*Collected data:*
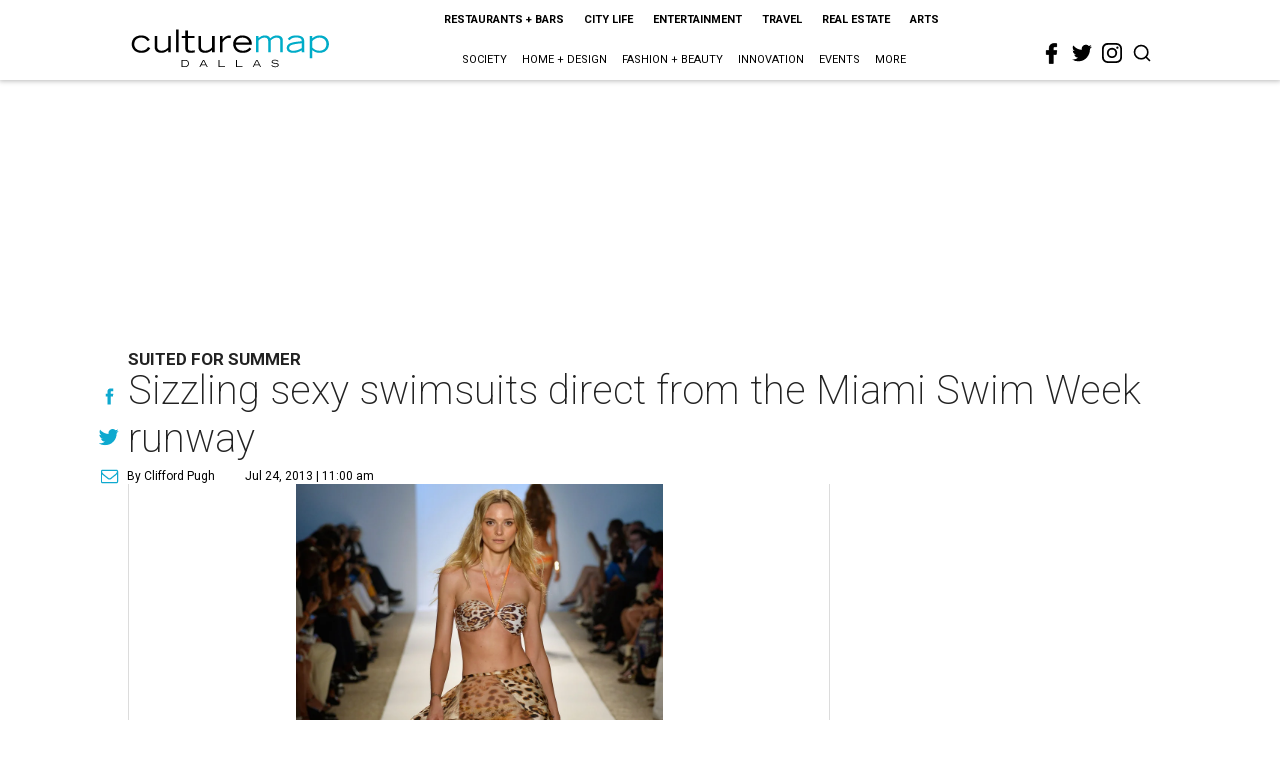

--- FILE ---
content_type: text/html; charset=utf-8
request_url: https://www.google.com/recaptcha/api2/aframe
body_size: 267
content:
<!DOCTYPE HTML><html><head><meta http-equiv="content-type" content="text/html; charset=UTF-8"></head><body><script nonce="zPgOFW4dy2yLqHUsnBS9mA">/** Anti-fraud and anti-abuse applications only. See google.com/recaptcha */ try{var clients={'sodar':'https://pagead2.googlesyndication.com/pagead/sodar?'};window.addEventListener("message",function(a){try{if(a.source===window.parent){var b=JSON.parse(a.data);var c=clients[b['id']];if(c){var d=document.createElement('img');d.src=c+b['params']+'&rc='+(localStorage.getItem("rc::a")?sessionStorage.getItem("rc::b"):"");window.document.body.appendChild(d);sessionStorage.setItem("rc::e",parseInt(sessionStorage.getItem("rc::e")||0)+1);localStorage.setItem("rc::h",'1768860020265');}}}catch(b){}});window.parent.postMessage("_grecaptcha_ready", "*");}catch(b){}</script></body></html>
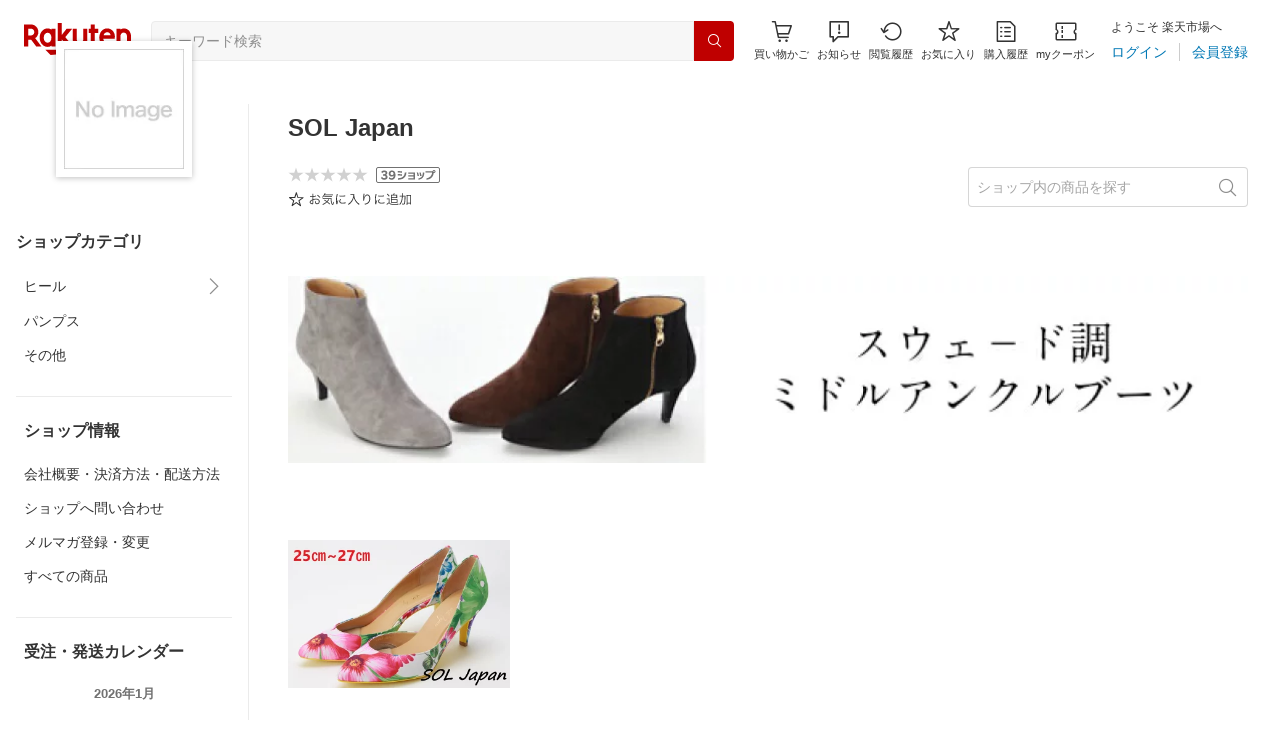

--- FILE ---
content_type: application/javascript
request_url: https://cart-api.step.rakuten.co.jp/rms/mall/cart/jsonp/list/?sid=161&callback=r2jsonp17698196695585768861425007641
body_size: -16
content:
r2jsonp17698196695585768861425007641({"status":"300","message":"cartKey not created.","count":""})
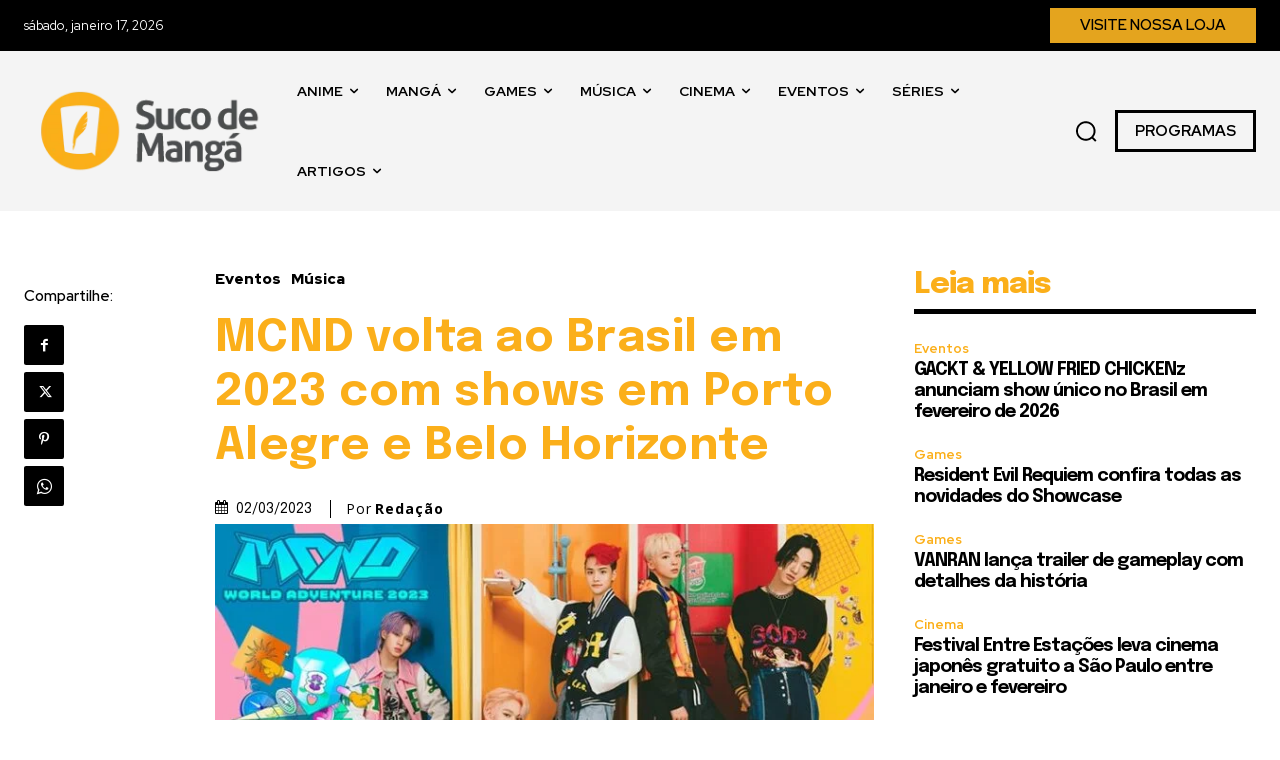

--- FILE ---
content_type: text/html; charset=utf-8
request_url: https://www.google.com/recaptcha/api2/aframe
body_size: 267
content:
<!DOCTYPE HTML><html><head><meta http-equiv="content-type" content="text/html; charset=UTF-8"></head><body><script nonce="n6q2NSduhIl0YD9HTljmTQ">/** Anti-fraud and anti-abuse applications only. See google.com/recaptcha */ try{var clients={'sodar':'https://pagead2.googlesyndication.com/pagead/sodar?'};window.addEventListener("message",function(a){try{if(a.source===window.parent){var b=JSON.parse(a.data);var c=clients[b['id']];if(c){var d=document.createElement('img');d.src=c+b['params']+'&rc='+(localStorage.getItem("rc::a")?sessionStorage.getItem("rc::b"):"");window.document.body.appendChild(d);sessionStorage.setItem("rc::e",parseInt(sessionStorage.getItem("rc::e")||0)+1);localStorage.setItem("rc::h",'1768689516557');}}}catch(b){}});window.parent.postMessage("_grecaptcha_ready", "*");}catch(b){}</script></body></html>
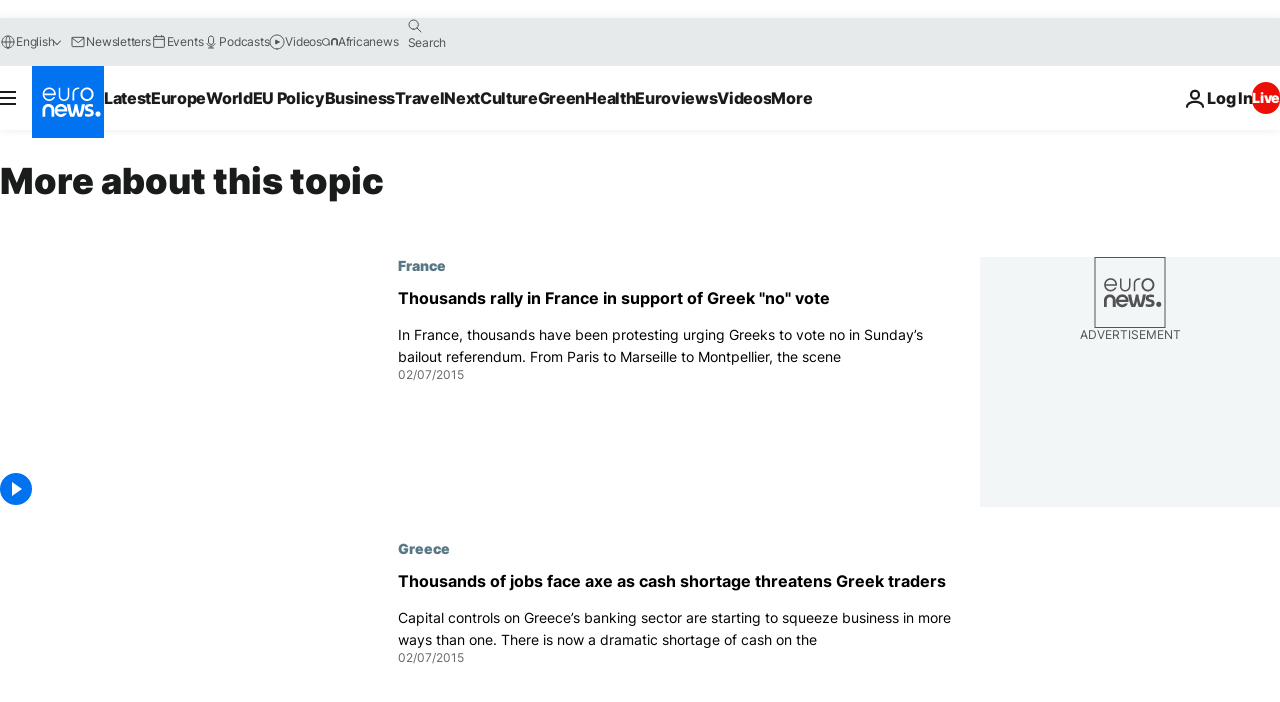

--- FILE ---
content_type: application/javascript
request_url: https://ml314.com/utsync.ashx?pub=&adv=&et=0&eid=84280&ct=js&pi=&fp=&clid=&if=0&ps=&cl=&mlt=&data=&&cp=https%3A%2F%2Fwww.euronews.com%2Ftag%2Fdebt-crisis%3Fp%3D8&pv=1769101213190_czrg5t1ks&bl=en-us@posix&cb=1683488&return=&ht=&d=&dc=&si=1769101213190_czrg5t1ks&cid=&s=1280x720&rp=&v=2.8.0.252
body_size: 735
content:
_ml.setFPI('3658489331359154191');_ml.syncCallback({"es":true,"ds":true});_ml.processTag({ url: 'https://idsync.rlcdn.com/395886.gif?partner_uid=3658489331359154191', type: 'img' });
_ml.processTag({ url: 'https://match.adsrvr.org/track/cmf/generic?ttd_pid=d0tro1j&ttd_tpi=1', type: 'img' });
_ml.processTag({ url: 'https://ib.adnxs.com/getuid?https://ml314.com/csync.ashx%3Ffp=$UID%26person_id=3658489331359154191%26eid=2', type: 'img' });
_ml.processTag({ url: 'https://trc.taboola.com/sg/bombora/1/cm?redirect=https://ml314.com/csync.ashx%3Ffp=<TUID>%26person_id=3658489331359154191%26eid=50077', type: 'img' });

*Your goal:* Could you copy every record above exactly, leaving out the pictures?

*Task output:*
--- FILE ---
content_type: text/html; charset=utf-8
request_url: https://www.google.com/recaptcha/api2/aframe
body_size: 267
content:
<!DOCTYPE HTML><html><head><meta http-equiv="content-type" content="text/html; charset=UTF-8"></head><body><script nonce="zPgOFW4dy2yLqHUsnBS9mA">/** Anti-fraud and anti-abuse applications only. See google.com/recaptcha */ try{var clients={'sodar':'https://pagead2.googlesyndication.com/pagead/sodar?'};window.addEventListener("message",function(a){try{if(a.source===window.parent){var b=JSON.parse(a.data);var c=clients[b['id']];if(c){var d=document.createElement('img');d.src=c+b['params']+'&rc='+(localStorage.getItem("rc::a")?sessionStorage.getItem("rc::b"):"");window.document.body.appendChild(d);sessionStorage.setItem("rc::e",parseInt(sessionStorage.getItem("rc::e")||0)+1);localStorage.setItem("rc::h",'1768860020265');}}}catch(b){}});window.parent.postMessage("_grecaptcha_ready", "*");}catch(b){}</script></body></html>

--- FILE ---
content_type: application/javascript
request_url: https://cart-api.step.rakuten.co.jp/rms/mall/cart/jsonp/list/?sid=161&callback=r2jsonp17698196695585768861425007641
body_size: -16
content:
r2jsonp17698196695585768861425007641({"status":"300","message":"cartKey not created.","count":""})

--- FILE ---
content_type: text/html; charset=utf-8
request_url: https://www.google.com/recaptcha/api2/aframe
body_size: 267
content:
<!DOCTYPE HTML><html><head><meta http-equiv="content-type" content="text/html; charset=UTF-8"></head><body><script nonce="n6q2NSduhIl0YD9HTljmTQ">/** Anti-fraud and anti-abuse applications only. See google.com/recaptcha */ try{var clients={'sodar':'https://pagead2.googlesyndication.com/pagead/sodar?'};window.addEventListener("message",function(a){try{if(a.source===window.parent){var b=JSON.parse(a.data);var c=clients[b['id']];if(c){var d=document.createElement('img');d.src=c+b['params']+'&rc='+(localStorage.getItem("rc::a")?sessionStorage.getItem("rc::b"):"");window.document.body.appendChild(d);sessionStorage.setItem("rc::e",parseInt(sessionStorage.getItem("rc::e")||0)+1);localStorage.setItem("rc::h",'1768689516557');}}}catch(b){}});window.parent.postMessage("_grecaptcha_ready", "*");}catch(b){}</script></body></html>

--- FILE ---
content_type: application/javascript
request_url: https://ml314.com/utsync.ashx?pub=&adv=&et=0&eid=84280&ct=js&pi=&fp=&clid=&if=0&ps=&cl=&mlt=&data=&&cp=https%3A%2F%2Fwww.euronews.com%2Ftag%2Fdebt-crisis%3Fp%3D8&pv=1769101213190_czrg5t1ks&bl=en-us@posix&cb=1683488&return=&ht=&d=&dc=&si=1769101213190_czrg5t1ks&cid=&s=1280x720&rp=&v=2.8.0.252
body_size: 735
content:
_ml.setFPI('3658489331359154191');_ml.syncCallback({"es":true,"ds":true});_ml.processTag({ url: 'https://idsync.rlcdn.com/395886.gif?partner_uid=3658489331359154191', type: 'img' });
_ml.processTag({ url: 'https://match.adsrvr.org/track/cmf/generic?ttd_pid=d0tro1j&ttd_tpi=1', type: 'img' });
_ml.processTag({ url: 'https://ib.adnxs.com/getuid?https://ml314.com/csync.ashx%3Ffp=$UID%26person_id=3658489331359154191%26eid=2', type: 'img' });
_ml.processTag({ url: 'https://trc.taboola.com/sg/bombora/1/cm?redirect=https://ml314.com/csync.ashx%3Ffp=<TUID>%26person_id=3658489331359154191%26eid=50077', type: 'img' });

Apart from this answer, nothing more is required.